*** Opening The records ***

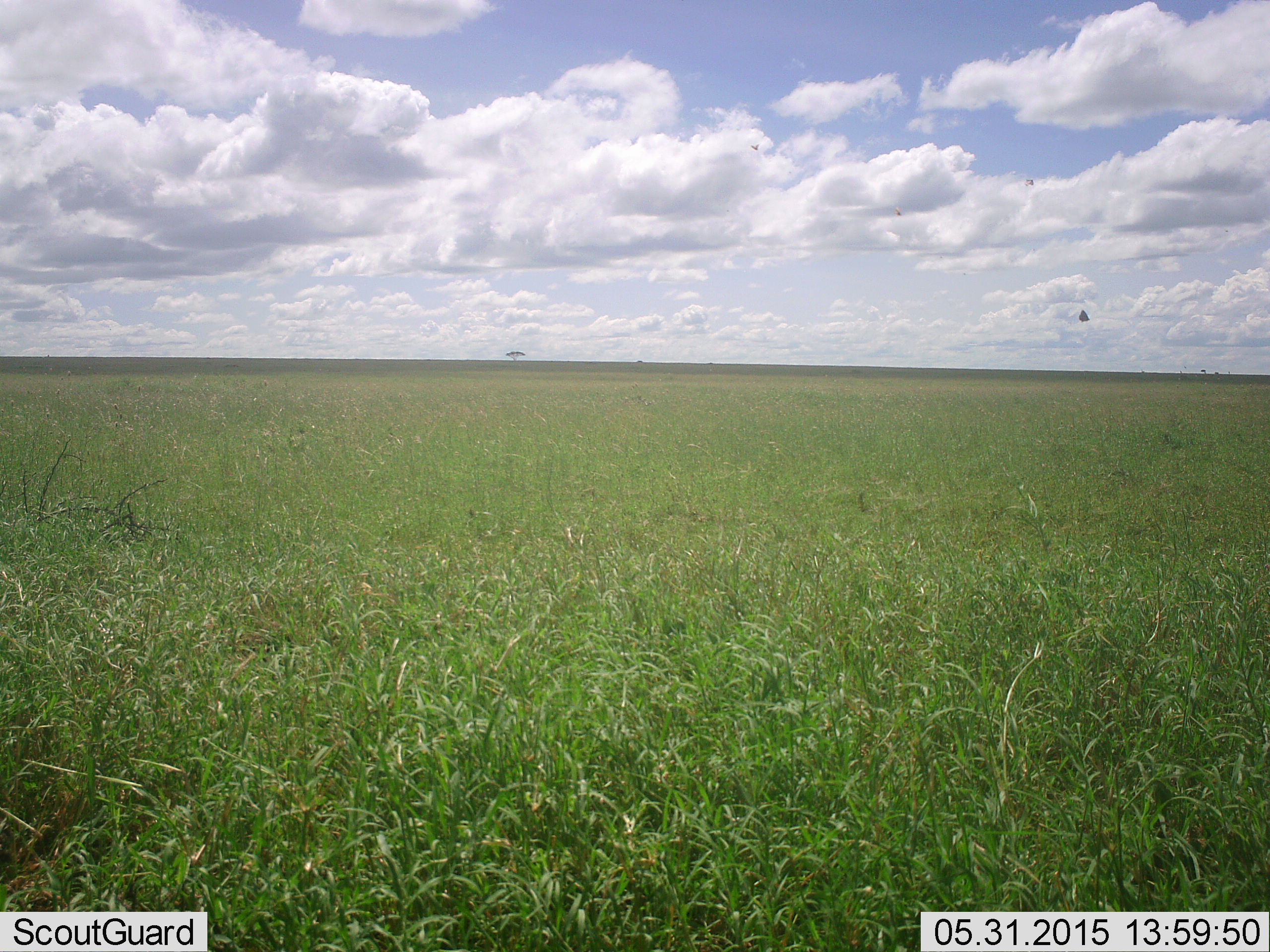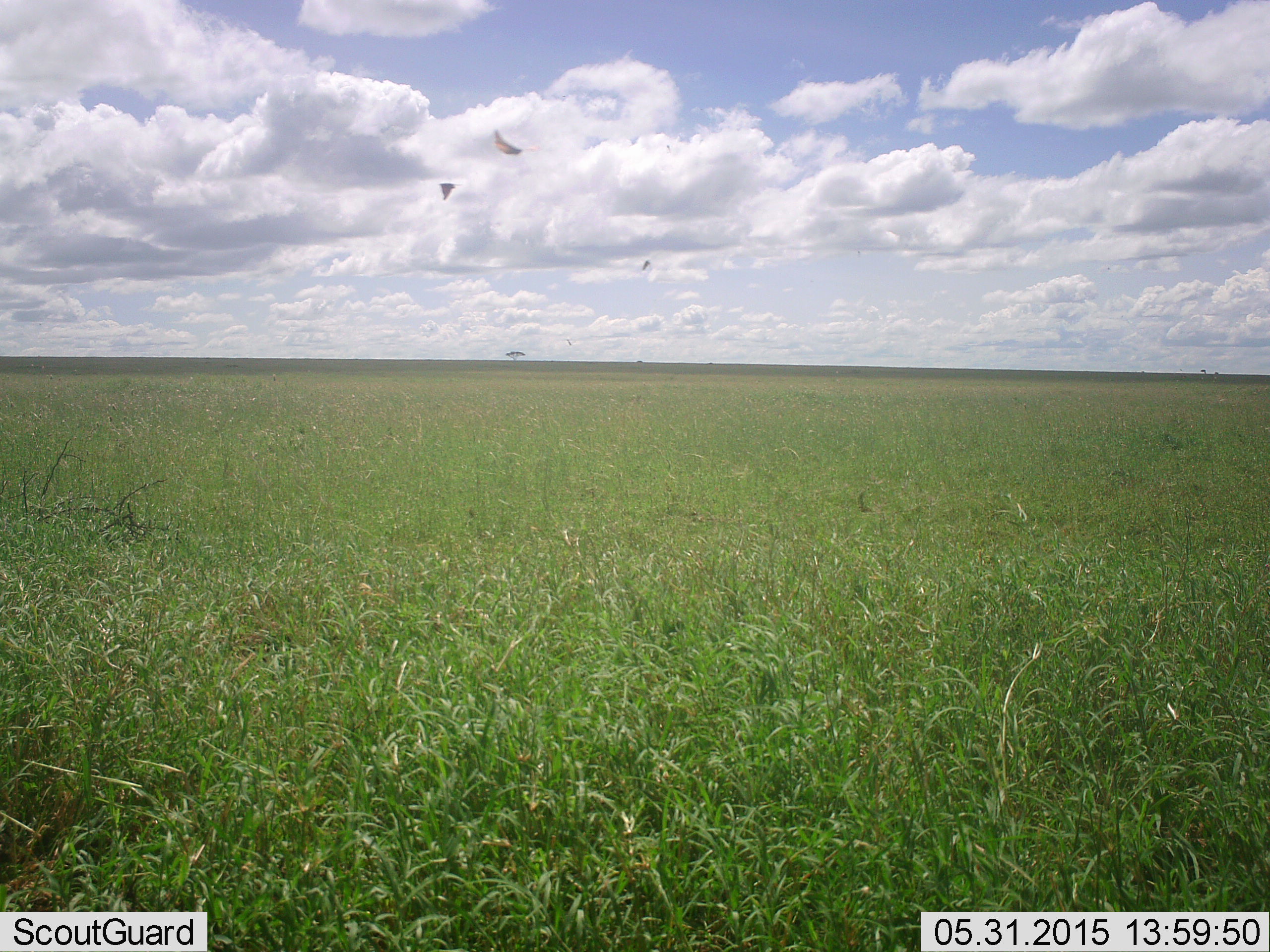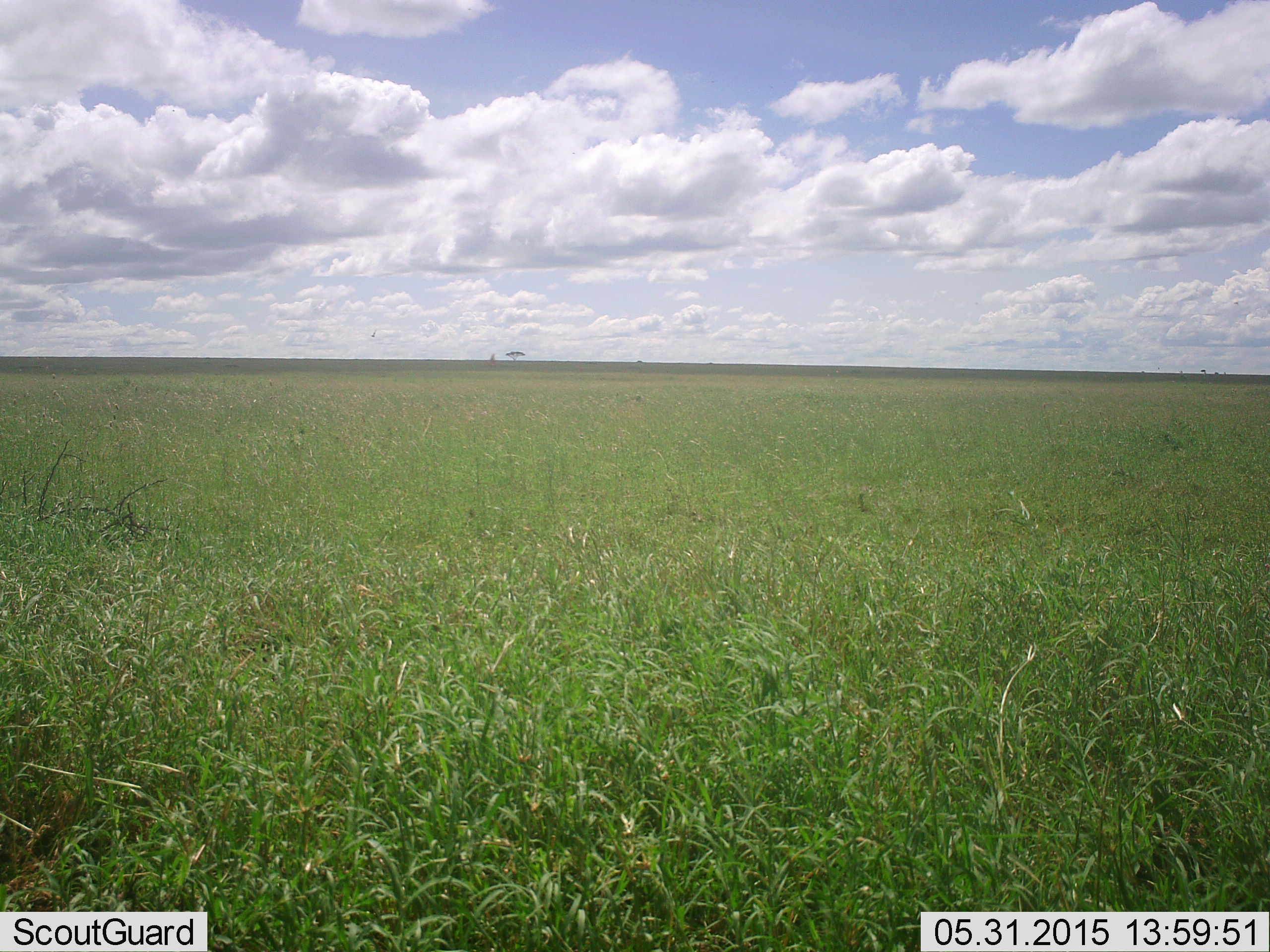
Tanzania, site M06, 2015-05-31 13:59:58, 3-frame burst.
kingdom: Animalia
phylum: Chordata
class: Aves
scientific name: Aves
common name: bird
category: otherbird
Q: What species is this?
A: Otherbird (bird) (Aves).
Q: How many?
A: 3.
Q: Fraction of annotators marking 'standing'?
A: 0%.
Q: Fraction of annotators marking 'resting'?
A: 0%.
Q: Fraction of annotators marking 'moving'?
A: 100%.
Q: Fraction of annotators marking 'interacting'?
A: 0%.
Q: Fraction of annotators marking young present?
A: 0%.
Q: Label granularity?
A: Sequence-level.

*** Closing The records ***
*** Opening The records ***

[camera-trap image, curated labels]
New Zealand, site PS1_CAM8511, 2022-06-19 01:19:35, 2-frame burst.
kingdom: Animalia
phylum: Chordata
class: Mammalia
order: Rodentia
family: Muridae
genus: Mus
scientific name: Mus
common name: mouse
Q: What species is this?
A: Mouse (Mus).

*** Closing The records ***

■ **Required work**: Given the records above, restate word for word only the lines starting at the one with "common name: bird" and ending at the one with "A: Sequence-level.".

■ **Exercise solution**:
common name: bird
category: otherbird
Q: What species is this?
A: Otherbird (bird) (Aves).
Q: How many?
A: 3.
Q: Fraction of annotators marking 'standing'?
A: 0%.
Q: Fraction of annotators marking 'resting'?
A: 0%.
Q: Fraction of annotators marking 'moving'?
A: 100%.
Q: Fraction of annotators marking 'interacting'?
A: 0%.
Q: Fraction of annotators marking young present?
A: 0%.
Q: Label granularity?
A: Sequence-level.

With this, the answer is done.